As an example, this is a simplified version of my problem:
User Time Col1 newcol1 newcol2 newcol3 newcol4
0 1 6 [cat, dog, goat] 0 0 0 0
1 1 6 [cat, sheep] 0 0 0 0
2 1 12 [sheep, goat] 0 0 0 0
3 2 3 [cat, lion] 0 0 0 0
4 2 5 [fish, goat, lemur] 0 0 0 0
5 3 9 [cat, dog] 0 0 0 0
6 4 4 [dog, goat] 0 0 0 0
7 4 11 [cat] 0 0 0 0
At the moment I have a function which loops through and calculates values for 'newcol1
' and 'newcol2
' based on whether the 'User
' has changed since the previous row and also whether the difference in the 'Time
' values is greater than 1. It also looks at the first value in the arrays stored in 'Col1
' and 'Col2
' and updates 'newcol3
' and 'newcol4
' if these values have changed since the previous row.
Here's the pseudo-code for what I'm doing currently (since I've simplified the problem I haven't tested this but it's pretty similar to what I'm actually doing in ipython notebook):
def myJFunc(df):
... #initialize jnum counter
... jnum = 0;
... #loop through each row of dataframe (not including the first/zeroeth)
... for i in range(1,len(df)):
... #has user changed?
... if df.User.loc[i] == df.User.loc[i-1]:
... #has time increased by more than 1 (hour)?
... if abs(df.Time.loc[i]-df.Time.loc[i-1])>1:
... #update new columns
... df['newcol2'].loc[i-1] = 1;
... df['newcol1'].loc[i] = 1;
... #increase jnum
... jnum += 1;
... #has content changed?
... if df.Col1.loc[i][0] != df.Col1.loc[i-1][0]:
... #record this change
... df['newcol4'].loc[i-1] = [df.Col1.loc[i-1][0], df.Col2.loc[i][0]];
... #different user?
... elif df.User.loc[i] != df.User.loc[i-1]:
... #update new columns
... df['newcol1'].loc[i] = 1;
... df['newcol2'].loc[i-1] = 1;
... #store jnum elsewhere (code not included here) and reset jnum
... jnum = 1;
I now need to apply this function to several million rows and it's impossibly slow so I'm trying to figure out the best way to speed it up. I've heard that Cython can increase the speed of functions but I have no experience with it (and I'm new to both pandas and python). Is it possible to pass two rows of a dataframe as arguments to the function and then use Cython to speed it up or would it be necessary to create new columns with "diff
" values in them so that the function only reads from and writes to one row of the dataframe at a time, in order to benefit from using Cython? Any other speed tricks would be greatly appreciated!

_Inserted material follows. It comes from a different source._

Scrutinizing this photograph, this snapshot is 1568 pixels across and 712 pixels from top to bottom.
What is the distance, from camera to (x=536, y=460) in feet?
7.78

(As regards using .loc, I compared .loc, .iloc and .ix and this one was marginally faster so that's the only reason I'm using that currently)
(Also, my User
column in reality is unicode not int, which could be problematic for speedy comparisons)
I was thinking along the same lines as Andy, just with groupby
added, and I think this is complementary to Andy's answer. Adding groupby is just going to have the effect of putting a NaN in the first row whenever you do a diff
or shift
. (Note that this is not an attempt at an exact answer, just to sketch out some basic techniques.)
df['time_diff'] = df.groupby('User')['Time'].diff()
df['Col1_0'] = df['Col1'].apply( lambda x: x[0] )
df['Col1_0_prev'] = df.groupby('User')['Col1_0'].shift()
User Time Col1 time_diff Col1_0 Col1_0_prev
0 1 6 [cat, dog, goat] NaN cat NaN
1 1 6 [cat, sheep] 0 cat cat
2 1 12 [sheep, goat] 6 sheep cat
3 2 3 [cat, lion] NaN cat NaN
4 2 5 [fish, goat, lemur] 2 fish cat
5 3 9 [cat, dog] NaN cat NaN
6 4 4 [dog, goat] NaN dog NaN
7 4 11 [cat] 7 cat dog
As a followup to Andy's point about storing objects, note that what I did here was to extract the first element of the list column (and add a shifted version also). Doing it like this you only have to do an expensive extraction once and after that can stick to standard pandas methods.